• Text block
- Opening Delimiter -

The following paper has just been published:

Consequences of culturally-driven ecological specialization: Killer whales and 
beyond.

by: Hal Whitehead and John K.B. Ford

Journal of Theoretical Biology 456: 279-294

Abstract:
Culturally-transmitted ecological specialization occurs in killer whales, as 
well as other species. We hypothesize that some of the remarkable demographic 
and ecological attributes of killer whales result from this process. We 
formalize and model (using agent-based stochastic models parametrized using 
killer whale life history) the cultural evolution of specialization by social 
groups, in which a narrowing of niche breadth is spread and maintained in a 
group through social learning. We compare the demographic and ecological 
results of cultural specialization to those of a similar model of 
specialization through natural selection. We found that specialization, through 
either the cultural or natural selection routes, is adaptive in the short term 
with specialization often increasing fitness. Generalization, in contrast, is 
rarely adaptive. The cultural evolution of specialization can lead to increased 
rates of group extirpation. Specialization has little effect on group size b!

- Closing Delimiter -

• Records provided
- Opening Delimiter -

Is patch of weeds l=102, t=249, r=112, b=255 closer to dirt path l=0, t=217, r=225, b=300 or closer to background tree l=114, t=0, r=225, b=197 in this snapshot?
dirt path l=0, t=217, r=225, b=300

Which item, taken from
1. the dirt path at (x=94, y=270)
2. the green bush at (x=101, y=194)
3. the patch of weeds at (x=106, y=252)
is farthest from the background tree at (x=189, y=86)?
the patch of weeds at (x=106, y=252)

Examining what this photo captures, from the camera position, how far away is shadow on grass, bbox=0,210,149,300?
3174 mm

- Closing Delimiter -

• Work item
In the paper announcement's abstract, list every verb that comes directly after the word "We".

• Problem solution
hypothesize, formalize, compare, found